Started by JeroenV, January 14, 2014, 04:07:55 PM

Previous topic - Next topic

JeroenV

Hi, we're using the A20 boards with Debian. They're the heart of a system of two devices and a 4 line display that are all controlled by software I wrote and which automatically starts up with Linux start.

A system at a customer stopped working after a day or two (it had a problem, they tried to restart it by powering it off and on again several times, but nothing happened), so a technical specialist went by with some spare parts and he got the system working again once when both the SD-card and the board were replaced and as he wanted to know which one of the two caused the system hanging, he replaced one after another never getting the system to work again. Later a third board was used, brought by someone else, to get the system back up.

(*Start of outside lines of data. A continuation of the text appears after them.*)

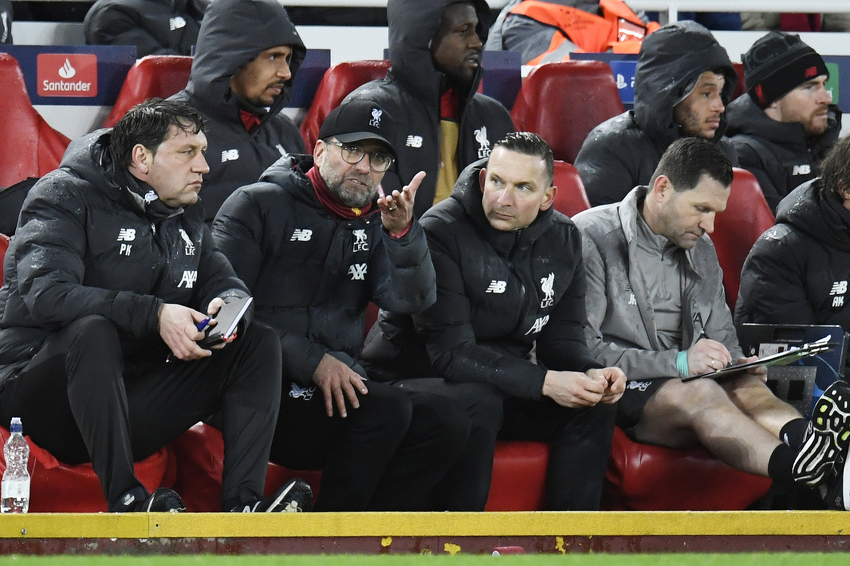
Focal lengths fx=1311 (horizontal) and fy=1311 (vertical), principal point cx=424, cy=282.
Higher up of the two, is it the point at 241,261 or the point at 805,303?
the point at 241,261

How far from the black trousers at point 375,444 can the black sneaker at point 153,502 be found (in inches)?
23.6

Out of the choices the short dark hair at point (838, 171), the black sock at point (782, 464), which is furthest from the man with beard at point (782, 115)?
the black sock at point (782, 464)

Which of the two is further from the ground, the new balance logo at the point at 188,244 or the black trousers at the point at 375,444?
the new balance logo at the point at 188,244

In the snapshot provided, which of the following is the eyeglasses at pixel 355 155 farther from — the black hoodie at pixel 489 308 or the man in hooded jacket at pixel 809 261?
the man in hooded jacket at pixel 809 261

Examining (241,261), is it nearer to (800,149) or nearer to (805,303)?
(805,303)

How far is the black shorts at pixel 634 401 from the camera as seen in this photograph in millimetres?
3842

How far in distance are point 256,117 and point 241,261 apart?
0.98m

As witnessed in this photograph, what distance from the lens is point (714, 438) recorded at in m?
3.69

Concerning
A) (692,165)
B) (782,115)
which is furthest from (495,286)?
(782,115)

I've put both boards failing at that customers system in my test environment, started them up 4 times to see what happens and then started up again with a board that always works fine to copy the log folders to a USB-stick and finally to my laptop. I've looked for differences in the dmesg files:

board 1
1. (1-dmesg.3) starts up fine and stays working for several minutes before I reboot the system
2. (1-dmesg.2) doesn't start up
3. (1-dmesg.1) starts up fine and stays working for several minutes before I reboot the system
4. (1-dmesg.0) starts up fine and stays working for several minutes before I power down the system

board 2
1. (2-dmesg.3) start up fine, hangs anyway after a couple minutes [and I coupled another mouse to the USB hub as the first one didn't work very well]
2. (2-dmesg.2) doesn't start up
3. (2-dmesg.1) doesn't start up
4. (2-dmesg.0) doesn't start up

The one major difference I see in the dmesg logging of board 1 points at a problem with initializing EDID, as the following lines are present in 3 out of 4 log-files, but not in 1-dmesg.2:
[    3.405766] ParseEDID
[    3.422719] EDID version: 1.3
[    3.432020] PCLK=146250000 X 1680 1784 1960 2240 Y 1050 1053 1059 1089 fr 59 NP
[    3.445040] usb 2-1.1: new high-speed USB device number 3 using sw-ehci
[    3.455239] Patching 146250000 pclk to 146000000
[    3.463775] Using above mode as preferred EDID mode
[    3.474729] disp_clk: Could not find a matching pll-freq for 146850000 pclk
[    3.487530] disp_clk: Could not find a matching pll-freq for 26150000 pclk
[    3.500393] disp_clk: Could not find a matching pll-freq for 146250000 pclk
[    3.513093] asoc: sndhdmi <-> sunxi-hdmiaudio.0 mapping ok

Sadly there's not such an easy to spot difference in the dmesg logging of board 2, so I wonder what is going on there.

As I didn't know what EDID stands for I looked it up on wikipedia. As they're Linux drivers for commnication with displays, I'm not surprised my software doesn't start when Linux starts up without EDID; the first component initialized is the display as it is used to show status information about the two devices.

Does anyone have got any idea why EDID functionality can become unstable? Can it be wiring? Unstable power supply? A connection not precisely enough soldered? etc.

And any idea on where to look for a clue on what is going wrong on board 2?

Actually another customer called today saying their system isn't starting up anymore after restart where it has been working fine a couple of days and I certainly don't hope way more boards will start giving hanging problems.

P.S.: I wanted to attach the 8 log-files just in case someone might find that useful, but under the "Attachments and other options" there's, strange enough, no attachments option ...

JeroenV

Actually there was a third board in a reject bin and it did the following when starting it 4 times in my test environment:
1. starts up
2. doesn't start up
3. doesn't start up
4. starts up

Again, there's not a substantial difference in the dmesg log files between the two times the system did start up and the two times it didn't ...